Collected data entries:
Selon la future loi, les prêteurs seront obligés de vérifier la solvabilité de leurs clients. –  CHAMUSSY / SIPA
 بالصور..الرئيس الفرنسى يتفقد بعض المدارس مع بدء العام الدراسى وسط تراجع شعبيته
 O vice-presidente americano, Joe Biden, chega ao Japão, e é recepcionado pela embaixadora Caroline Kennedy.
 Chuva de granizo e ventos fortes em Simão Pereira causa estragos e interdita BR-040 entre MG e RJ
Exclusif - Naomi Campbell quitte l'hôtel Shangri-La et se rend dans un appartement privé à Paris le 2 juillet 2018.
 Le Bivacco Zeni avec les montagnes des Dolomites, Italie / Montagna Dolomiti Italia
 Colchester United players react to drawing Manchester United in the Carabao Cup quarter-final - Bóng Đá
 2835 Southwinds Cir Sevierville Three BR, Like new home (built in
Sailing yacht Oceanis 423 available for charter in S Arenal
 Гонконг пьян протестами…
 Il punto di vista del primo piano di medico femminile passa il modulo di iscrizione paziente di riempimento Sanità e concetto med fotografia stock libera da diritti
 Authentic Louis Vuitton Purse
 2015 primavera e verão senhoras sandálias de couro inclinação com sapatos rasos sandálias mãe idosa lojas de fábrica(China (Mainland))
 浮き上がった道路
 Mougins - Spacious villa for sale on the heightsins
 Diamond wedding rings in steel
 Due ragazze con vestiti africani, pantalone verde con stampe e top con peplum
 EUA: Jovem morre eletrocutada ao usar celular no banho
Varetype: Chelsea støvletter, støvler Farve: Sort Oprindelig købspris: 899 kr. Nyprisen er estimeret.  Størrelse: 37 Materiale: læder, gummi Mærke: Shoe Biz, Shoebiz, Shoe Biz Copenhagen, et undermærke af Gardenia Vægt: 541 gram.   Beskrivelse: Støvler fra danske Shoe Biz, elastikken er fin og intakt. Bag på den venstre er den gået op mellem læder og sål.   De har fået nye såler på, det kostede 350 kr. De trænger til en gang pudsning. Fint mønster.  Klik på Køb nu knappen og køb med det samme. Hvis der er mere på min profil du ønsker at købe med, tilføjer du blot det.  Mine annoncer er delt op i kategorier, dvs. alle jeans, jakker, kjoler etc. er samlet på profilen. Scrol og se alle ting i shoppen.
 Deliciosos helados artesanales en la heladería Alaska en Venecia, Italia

■ Task requirements:
Return the records in full, exactly as they read.

■ Written answer:
Selon la future loi, les prêteurs seront obligés de vérifier la solvabilité de leurs clients. –  CHAMUSSY / SIPA
 بالصور..الرئيس الفرنسى يتفقد بعض المدارس مع بدء العام الدراسى وسط تراجع شعبيته
 O vice-presidente americano, Joe Biden, chega ao Japão, e é recepcionado pela embaixadora Caroline Kennedy.
 Chuva de granizo e ventos fortes em Simão Pereira causa estragos e interdita BR-040 entre MG e RJ
Exclusif - Naomi Campbell quitte l'hôtel Shangri-La et se rend dans un appartement privé à Paris le 2 juillet 2018.
 Le Bivacco Zeni avec les montagnes des Dolomites, Italie / Montagna Dolomiti Italia
 Colchester United players react to drawing Manchester United in the Carabao Cup quarter-final - Bóng Đá
 2835 Southwinds Cir Sevierville Three BR, Like new home (built in
Sailing yacht Oceanis 423 available for charter in S Arenal
 Гонконг пьян протестами…
 Il punto di vista del primo piano di medico femminile passa il modulo di iscrizione paziente di riempimento Sanità e concetto med fotografia stock libera da diritti
 Authentic Louis Vuitton Purse
 2015 primavera e verão senhoras sandálias de couro inclinação com sapatos rasos sandálias mãe idosa lojas de fábrica(China (Mainland))
 浮き上がった道路
 Mougins - Spacious villa for sale on the heightsins
 Diamond wedding rings in steel
 Due ragazze con vestiti africani, pantalone verde con stampe e top con peplum
 EUA: Jovem morre eletrocutada ao usar celular no banho
Varetype: Chelsea støvletter, støvler Farve: Sort Oprindelig købspris: 899 kr. Nyprisen er estimeret.  Størrelse: 37 Materiale: læder, gummi Mærke: Shoe Biz, Shoebiz, Shoe Biz Copenhagen, et undermærke af Gardenia Vægt: 541 gram.   Beskrivelse: Støvler fra danske Shoe Biz, elastikken er fin og intakt. Bag på den venstre er den gået op mellem læder og sål.   De har fået nye såler på, det kostede 350 kr. De trænger til en gang pudsning. Fint mønster.  Klik på Køb nu knappen og køb med det samme. Hvis der er mere på min profil du ønsker at købe med, tilføjer du blot det.  Mine annoncer er delt op i kategorier, dvs. alle jeans, jakker, kjoler etc. er samlet på profilen. Scrol og se alle ting i shoppen.
 Deliciosos helados artesanales en la heladería Alaska en Venecia, Italia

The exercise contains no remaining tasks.